Sending prayers for Pixie! I know how it feels now since I just took Tucker to be neutered LOL...

I hope she has a fast recovery


----------



## cubbysan (Mar 13, 2007)

Thoughts and prayers sent for Pixie. I am always a nervous wreck any time my pets have had to go under.


----------



## mainegirl (May 2, 2005)

prayers, thoughts and hugs going out.
beth, moose and angel


----------



## Denali and Gretzky's Mom (Jun 26, 2006)

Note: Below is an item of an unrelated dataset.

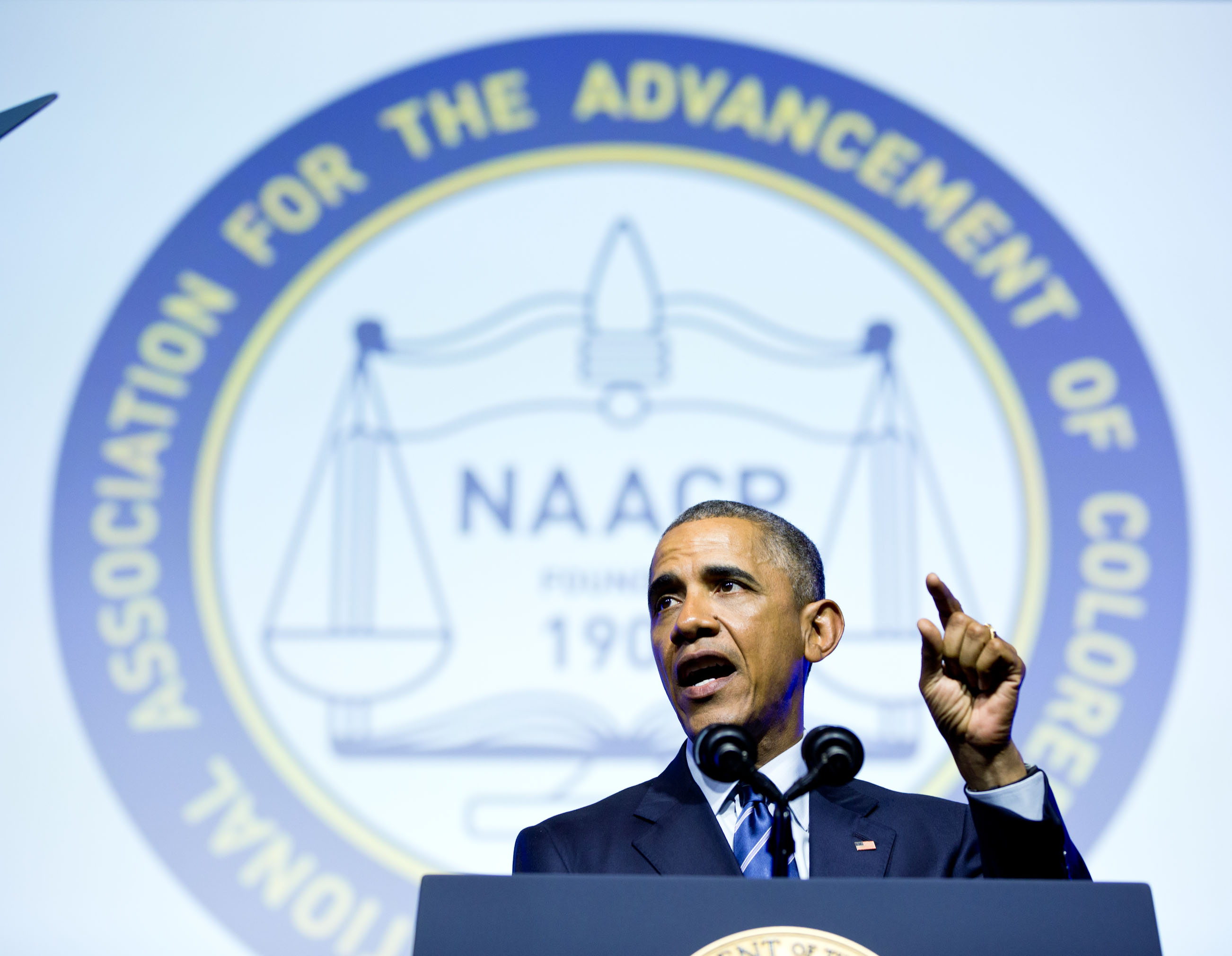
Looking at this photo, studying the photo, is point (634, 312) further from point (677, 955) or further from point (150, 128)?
point (677, 955)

Lots of good thoughts going your way! I hope Pixie has a speedy recovery!


----------



## KatzNK9 (Feb 27, 2007)

I hope Pixie has a smooth procedure & a very speedy recovery. Wishing her all the very best.


----------



## sharlin (Feb 26, 2007)

Prayers & Good Thoughts coming your way from NorCal Pack.


----------



## BeauShel (May 20, 2007)

Prayers and paw crossing for little Pixie. hopefully she will be back home soon with you.


----------



## justmejanis (Feb 25, 2007)

Sending lots of happy thoughts out to Miss Pixie!!


----------



## Dslats (Mar 1, 2007)

SENDING GOOD THOUGHTS & PRAYERS YOUR WAY FOR PIXIE!! :bigangel:

DEBBIE & MASON


----------



## Jen (Jun 2, 2007)

thanks everyone!
Pixie came through with flying colours. She was really dopey when I picked her up but happy to see me.
She was really cuddly the first night and non stop purring!! 
Now, she is back to her normal self.
thanks again !


----------



## Ninde'Gold (Oct 21, 2006)

Glad to hear everything went great


----------



## Lego&Jacub (Jul 18, 2006)

I just saw this post. I'm glad to hear that your little girl did so well, and is happy and purry =)


----------